SOURCE DATA –

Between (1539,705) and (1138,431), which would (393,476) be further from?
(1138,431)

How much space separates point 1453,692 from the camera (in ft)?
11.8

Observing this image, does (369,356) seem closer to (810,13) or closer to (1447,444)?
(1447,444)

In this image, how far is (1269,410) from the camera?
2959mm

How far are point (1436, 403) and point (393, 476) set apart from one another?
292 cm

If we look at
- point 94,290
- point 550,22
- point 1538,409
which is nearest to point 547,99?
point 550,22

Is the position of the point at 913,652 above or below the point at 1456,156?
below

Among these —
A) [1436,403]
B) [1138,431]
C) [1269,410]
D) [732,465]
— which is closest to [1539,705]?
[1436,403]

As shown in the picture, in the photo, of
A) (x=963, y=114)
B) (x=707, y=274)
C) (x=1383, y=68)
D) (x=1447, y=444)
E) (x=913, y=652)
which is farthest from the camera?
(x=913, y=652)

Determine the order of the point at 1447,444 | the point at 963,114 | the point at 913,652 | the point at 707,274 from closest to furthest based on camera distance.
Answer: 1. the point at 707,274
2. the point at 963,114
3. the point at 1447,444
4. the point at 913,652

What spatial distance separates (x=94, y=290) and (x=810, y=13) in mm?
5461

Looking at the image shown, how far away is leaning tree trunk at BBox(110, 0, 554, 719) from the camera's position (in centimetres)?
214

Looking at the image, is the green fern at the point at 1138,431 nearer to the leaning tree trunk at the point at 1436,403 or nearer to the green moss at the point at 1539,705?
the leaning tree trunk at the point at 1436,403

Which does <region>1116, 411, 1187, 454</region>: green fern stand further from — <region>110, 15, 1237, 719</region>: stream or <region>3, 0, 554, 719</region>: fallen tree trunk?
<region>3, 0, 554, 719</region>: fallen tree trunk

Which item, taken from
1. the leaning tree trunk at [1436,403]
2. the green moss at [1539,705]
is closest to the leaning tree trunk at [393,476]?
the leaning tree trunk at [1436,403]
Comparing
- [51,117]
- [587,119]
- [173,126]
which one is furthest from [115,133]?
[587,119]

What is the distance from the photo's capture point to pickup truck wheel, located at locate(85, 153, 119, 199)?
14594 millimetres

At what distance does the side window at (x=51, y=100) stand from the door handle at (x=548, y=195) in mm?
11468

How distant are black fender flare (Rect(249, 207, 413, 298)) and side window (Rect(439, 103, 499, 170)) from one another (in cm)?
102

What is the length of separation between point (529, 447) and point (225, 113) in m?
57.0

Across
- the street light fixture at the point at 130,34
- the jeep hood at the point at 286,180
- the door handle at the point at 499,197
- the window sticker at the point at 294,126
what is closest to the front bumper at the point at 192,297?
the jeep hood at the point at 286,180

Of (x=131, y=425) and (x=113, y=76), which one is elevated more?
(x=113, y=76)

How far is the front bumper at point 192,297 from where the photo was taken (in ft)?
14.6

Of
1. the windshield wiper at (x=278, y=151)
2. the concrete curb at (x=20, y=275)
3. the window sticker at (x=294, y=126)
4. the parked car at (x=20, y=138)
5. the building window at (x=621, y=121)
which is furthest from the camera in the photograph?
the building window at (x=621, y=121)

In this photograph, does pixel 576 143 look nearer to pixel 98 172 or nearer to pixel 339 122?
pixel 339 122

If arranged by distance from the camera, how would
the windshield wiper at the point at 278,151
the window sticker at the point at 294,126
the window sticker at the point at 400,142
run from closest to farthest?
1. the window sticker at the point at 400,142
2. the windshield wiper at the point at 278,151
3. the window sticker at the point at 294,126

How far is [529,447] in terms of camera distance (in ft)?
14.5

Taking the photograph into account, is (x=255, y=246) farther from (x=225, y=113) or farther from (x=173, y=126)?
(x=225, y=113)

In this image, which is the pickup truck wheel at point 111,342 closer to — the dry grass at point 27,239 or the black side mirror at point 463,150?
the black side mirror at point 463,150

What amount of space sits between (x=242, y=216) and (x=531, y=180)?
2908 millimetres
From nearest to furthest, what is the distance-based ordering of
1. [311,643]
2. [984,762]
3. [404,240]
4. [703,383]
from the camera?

EXERCISE TASK – Rewrite the records as a JSON list of strings, from the line containing "From nearest to" through the end of the records, one string per line and blank lines omitted.

FULL RESPONSE –
[
  "From nearest to furthest, what is the distance-based ordering of",
  "1. [311,643]",
  "2. [984,762]",
  "3. [404,240]",
  "4. [703,383]",
  "from the camera?"
]